=== Provided data ===

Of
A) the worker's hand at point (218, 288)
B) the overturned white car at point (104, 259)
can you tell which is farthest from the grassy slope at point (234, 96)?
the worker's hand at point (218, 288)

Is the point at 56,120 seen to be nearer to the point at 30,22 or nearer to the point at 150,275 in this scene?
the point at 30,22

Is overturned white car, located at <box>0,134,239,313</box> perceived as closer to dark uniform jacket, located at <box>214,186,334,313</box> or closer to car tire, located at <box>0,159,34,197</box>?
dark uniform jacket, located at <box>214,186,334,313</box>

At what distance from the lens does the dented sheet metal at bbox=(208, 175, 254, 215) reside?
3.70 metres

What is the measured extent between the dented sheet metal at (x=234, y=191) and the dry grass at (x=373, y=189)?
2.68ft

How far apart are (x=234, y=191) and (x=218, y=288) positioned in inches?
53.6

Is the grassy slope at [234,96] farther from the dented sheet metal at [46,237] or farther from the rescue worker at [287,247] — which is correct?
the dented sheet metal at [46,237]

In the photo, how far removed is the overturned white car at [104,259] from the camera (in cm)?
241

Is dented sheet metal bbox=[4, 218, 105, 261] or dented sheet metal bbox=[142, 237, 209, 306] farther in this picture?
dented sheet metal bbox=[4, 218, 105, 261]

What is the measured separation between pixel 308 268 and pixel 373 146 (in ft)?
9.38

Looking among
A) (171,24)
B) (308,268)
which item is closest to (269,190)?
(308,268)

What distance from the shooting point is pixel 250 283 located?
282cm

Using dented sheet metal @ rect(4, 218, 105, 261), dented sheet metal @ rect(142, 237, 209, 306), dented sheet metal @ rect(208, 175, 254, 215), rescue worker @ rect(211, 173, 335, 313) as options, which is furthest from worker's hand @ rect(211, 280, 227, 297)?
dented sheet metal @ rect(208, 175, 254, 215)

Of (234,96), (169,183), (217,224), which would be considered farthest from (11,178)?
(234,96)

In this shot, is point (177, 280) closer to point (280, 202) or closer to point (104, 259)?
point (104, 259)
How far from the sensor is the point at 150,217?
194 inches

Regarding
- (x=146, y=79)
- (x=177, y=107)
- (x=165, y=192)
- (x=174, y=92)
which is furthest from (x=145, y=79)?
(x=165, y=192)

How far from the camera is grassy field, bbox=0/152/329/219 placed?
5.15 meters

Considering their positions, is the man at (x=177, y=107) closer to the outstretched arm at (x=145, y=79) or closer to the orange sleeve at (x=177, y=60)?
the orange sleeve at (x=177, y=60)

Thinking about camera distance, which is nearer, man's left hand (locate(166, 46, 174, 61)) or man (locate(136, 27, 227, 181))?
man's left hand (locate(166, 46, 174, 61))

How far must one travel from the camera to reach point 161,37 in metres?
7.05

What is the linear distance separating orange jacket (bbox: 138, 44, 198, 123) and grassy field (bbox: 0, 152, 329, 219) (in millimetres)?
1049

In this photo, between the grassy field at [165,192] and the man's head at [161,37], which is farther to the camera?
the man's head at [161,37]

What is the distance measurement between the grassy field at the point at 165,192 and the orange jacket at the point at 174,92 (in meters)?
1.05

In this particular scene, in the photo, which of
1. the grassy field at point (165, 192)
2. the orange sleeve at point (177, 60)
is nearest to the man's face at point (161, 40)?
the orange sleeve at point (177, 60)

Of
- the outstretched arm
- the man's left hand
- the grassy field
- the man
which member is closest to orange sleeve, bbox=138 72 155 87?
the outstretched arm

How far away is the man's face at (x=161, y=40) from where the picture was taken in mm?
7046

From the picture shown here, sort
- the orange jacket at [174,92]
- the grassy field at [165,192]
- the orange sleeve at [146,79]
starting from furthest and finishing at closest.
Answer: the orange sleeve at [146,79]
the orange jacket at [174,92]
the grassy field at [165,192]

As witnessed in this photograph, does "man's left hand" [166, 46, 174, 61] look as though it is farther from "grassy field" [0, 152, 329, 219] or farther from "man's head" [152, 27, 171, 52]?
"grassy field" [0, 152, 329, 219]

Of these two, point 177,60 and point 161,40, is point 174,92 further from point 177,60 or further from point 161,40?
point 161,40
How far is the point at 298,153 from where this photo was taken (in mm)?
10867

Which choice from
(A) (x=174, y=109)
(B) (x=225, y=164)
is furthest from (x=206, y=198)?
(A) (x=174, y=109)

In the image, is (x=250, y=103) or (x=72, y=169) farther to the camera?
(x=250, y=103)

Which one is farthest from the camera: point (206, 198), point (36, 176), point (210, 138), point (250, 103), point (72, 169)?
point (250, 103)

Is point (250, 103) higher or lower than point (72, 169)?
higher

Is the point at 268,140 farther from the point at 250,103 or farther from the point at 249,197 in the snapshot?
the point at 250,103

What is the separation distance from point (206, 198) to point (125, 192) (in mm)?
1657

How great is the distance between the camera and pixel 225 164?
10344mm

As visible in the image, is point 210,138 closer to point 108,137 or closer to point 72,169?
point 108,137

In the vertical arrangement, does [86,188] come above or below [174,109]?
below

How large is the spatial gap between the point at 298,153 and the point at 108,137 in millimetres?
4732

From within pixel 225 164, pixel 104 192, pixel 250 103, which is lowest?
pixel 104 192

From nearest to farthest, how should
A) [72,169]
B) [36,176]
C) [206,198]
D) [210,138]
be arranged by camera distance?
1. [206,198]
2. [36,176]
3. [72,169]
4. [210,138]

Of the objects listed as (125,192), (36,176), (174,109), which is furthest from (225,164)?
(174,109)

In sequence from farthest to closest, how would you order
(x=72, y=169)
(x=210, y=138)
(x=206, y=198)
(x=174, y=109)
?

===

__What is expected__: Copy the material from the line containing "Is point (250, 103)" through the end, substituting "frame" for "snapshot" and keeping everything else the same.

__Response__:
Is point (250, 103) higher or lower than point (72, 169)?
higher

Is the point at 268,140 farther from the point at 250,103 or farther from the point at 249,197 in the frame?
the point at 250,103

What is the separation distance from point (206, 198) to point (125, 192) (in mm)?
1657

How great is the distance between the camera and pixel 225 164?
10344mm

As visible in the image, is point 210,138 closer to point 108,137 or closer to point 72,169?
point 108,137

In the vertical arrangement, does [86,188] come above or below [174,109]?
below

How large is the spatial gap between the point at 298,153 and the point at 108,137 in millimetres?
4732

From within pixel 225 164, pixel 104 192, pixel 250 103, which is lowest?
pixel 104 192

From nearest to farthest, how should
A) [72,169]
B) [36,176]
C) [206,198]
D) [210,138]
be arranged by camera distance?
1. [206,198]
2. [36,176]
3. [72,169]
4. [210,138]

Of the objects listed as (125,192), (36,176), (174,109), which is furthest from (225,164)?
(174,109)

In sequence from farthest to closest, how would you order
(x=72, y=169)
(x=210, y=138)
(x=206, y=198)
(x=174, y=109)
?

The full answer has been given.